(À FAIRE)
a. Relevez tous les noms d'auteurs cités dans le texte sur les conceptions des élèves.
b. Reproduisez le passage du texte sur les conceptions des élèves qui va de "L’enseignant construit une" à "ci-dessous (figure 1).".

#### TEXTE EXTRAIT ####

Alors, “conceptions” d’élèves ou “situations de malentendu” ? Les données de recherche présentées ci-dessous au sujet d’une situation problème de chute libre (Kohler, 2015) illustrent la problématique des interprétations des élèves et de l’enseignant.

Microhistoire d’un malentendu

L’enseignant construit une situation problème inspirée de la description d’une “conception” des élèves décrite par Courtillot & Ruffenach (2006), dont on retrouve l’extrait ci-dessous (figure 1).

Figure 1. Extrait des “Paroles d’élèves et principales conceptions en mécanique”, Courtillot & Ruffenach, 2006, p.215.

La situation problème est proposée aux élèves sur format papier pour un travail individuel sous forme de questionnaire comprenant six situations. Les élèves sont informés qu’aucune correction ne sera donnée dans un premier temps, et qu’il importe qu’ils répondent selon leur avis personnel. Dans cette idée, l’enseignant ne leur permet pas d’utiliser leurs livres de références ou notes de cours pour effectuer l’exercice. Il demande néanmoins aux élèves de justifier leur réponse.

La figure 2 présente l’extrait du questionnaire que les élèves ont reçu.

Firgure 2. Extrait du questionnaire donné aux élèves.

Parmi les réponses des élèves suivis par cette recherche, on trouve des exemples correspondant aux attentes de l’enseignant. Par exemple, une élève répond: “En même temps, car la force de gravité produit la même accélération (9,81m/s2) quels que soient la forme, la taille ou le poids de l’objet”. On trouve aussi des réponses qui se laissent facilement assimiler à la description de la conception décrite dans la littérature (cf. ci-dessus). Par exemple, un élève répond: “La boule de pétanque, car elle est plus lourde”. Cependant, si cette réponse est effectivement congruente avec la description de la conception, l’attribution à l’élève d’une conception à partir d’une réponse verbale est problématique. Pour s’en rendre compte, il suffit de mettre côte à côte ces trois réponses d’élèves à la question ci-dessus que nous avons recueillies, et d’adresser la question suivante : peut-on affirmer que ces trois élèves ont une conception identique de la chute libre ?

#### MATÉRIEL FOURNI ####

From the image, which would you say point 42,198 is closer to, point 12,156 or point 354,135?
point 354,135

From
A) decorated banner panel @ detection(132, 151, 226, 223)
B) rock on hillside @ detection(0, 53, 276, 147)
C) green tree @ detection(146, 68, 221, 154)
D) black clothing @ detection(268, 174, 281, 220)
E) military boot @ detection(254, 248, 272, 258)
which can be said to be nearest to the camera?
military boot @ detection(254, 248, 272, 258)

####
#### MATÉRIEL FOURNI ####

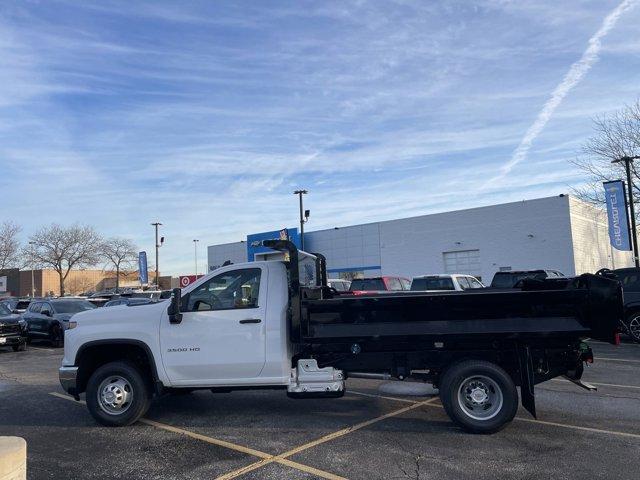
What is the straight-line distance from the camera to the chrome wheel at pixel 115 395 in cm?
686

####

(RÉPONSES PAR CONSIGNE)
a. Kohler, Courtillot, Ruffenach

b.
L’enseignant construit une situation problème inspirée de la description d’une “conception” des élèves décrite par Courtillot & Ruffenach (2006), dont on retrouve l’extrait ci-dessous (figure 1).